:: Selection

# Inherited a mower



## chocolate-lab (Feb 8, 2008)

Well fellas, I inherited another craftsman, this is a 12hp, Model # 917.254920. It has a 38" mower deck on it, and it runs good. I have two questions, It has 18x8.50-8 tires on it, anybody know if I were to put 20x8.00-8 tires on would it rub on the fenders or mowing deck???? Also, I can't keep the battery charged, its a good battery, but it won't charge enough to start again later while the Lt(little tractor) is running, is there a voltage reg? and how many cranking amps should the battery have??? Your insight in these crazy questions of mine would be much appreciatted. Thankstiphat


----------



## chrpmaster (May 5, 2004)

I would measure the clearance between the current tires and the fender. If you have a couple inches you should be fine. As I recall the 20 number has to do with the circumference of the tire. Obviously you are looking at a taller tire but if it is only "growing" by two inches spread around the circumference then the total height change should be negligible.

::::
:: Extracted information

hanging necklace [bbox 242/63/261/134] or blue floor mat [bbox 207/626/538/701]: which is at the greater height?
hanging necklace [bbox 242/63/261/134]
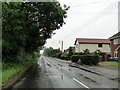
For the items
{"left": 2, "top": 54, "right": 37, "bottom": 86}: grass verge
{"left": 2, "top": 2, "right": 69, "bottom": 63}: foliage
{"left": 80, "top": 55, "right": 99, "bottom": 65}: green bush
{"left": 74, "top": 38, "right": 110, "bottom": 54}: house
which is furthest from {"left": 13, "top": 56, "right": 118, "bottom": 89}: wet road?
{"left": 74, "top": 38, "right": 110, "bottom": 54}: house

::::
:: Extracted information

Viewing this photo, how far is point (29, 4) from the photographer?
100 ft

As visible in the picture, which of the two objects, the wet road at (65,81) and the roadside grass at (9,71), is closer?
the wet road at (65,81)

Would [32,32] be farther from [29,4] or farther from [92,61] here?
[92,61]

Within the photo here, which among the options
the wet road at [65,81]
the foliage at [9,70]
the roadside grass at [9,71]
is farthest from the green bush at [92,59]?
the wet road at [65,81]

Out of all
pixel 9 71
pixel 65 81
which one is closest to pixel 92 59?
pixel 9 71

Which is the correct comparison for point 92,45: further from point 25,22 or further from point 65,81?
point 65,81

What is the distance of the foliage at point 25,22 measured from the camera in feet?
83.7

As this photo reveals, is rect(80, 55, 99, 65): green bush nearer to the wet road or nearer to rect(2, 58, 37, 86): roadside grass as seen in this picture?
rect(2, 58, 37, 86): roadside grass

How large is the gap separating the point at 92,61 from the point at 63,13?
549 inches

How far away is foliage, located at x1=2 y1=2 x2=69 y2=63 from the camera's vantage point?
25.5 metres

::::
:: Extracted information

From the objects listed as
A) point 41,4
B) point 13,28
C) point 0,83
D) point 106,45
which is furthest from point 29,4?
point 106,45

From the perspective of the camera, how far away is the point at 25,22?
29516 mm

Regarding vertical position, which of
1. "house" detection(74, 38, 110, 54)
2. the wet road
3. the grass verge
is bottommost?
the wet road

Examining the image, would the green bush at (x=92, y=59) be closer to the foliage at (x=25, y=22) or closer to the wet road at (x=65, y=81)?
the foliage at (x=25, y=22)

::::

● Tasks and exercises
**a.** Duplicate the part of the mower thread starting with "I would measure" and going on through "should be negligible.".
**b.** According to the mower thread, how wide is the mower deck on the inherited Craftsman?
The records were taken from a separate source.

● Task answers
**a.**
I would measure the clearance between the current tires and the fender. If you have a couple inches you should be fine. As I recall the 20 number has to do with the circumference of the tire. Obviously you are looking at a taller tire but if it is only "growing" by two inches spread around the circumference then the total height change should be negligible.

**b.** It has a 38-inch mower deck.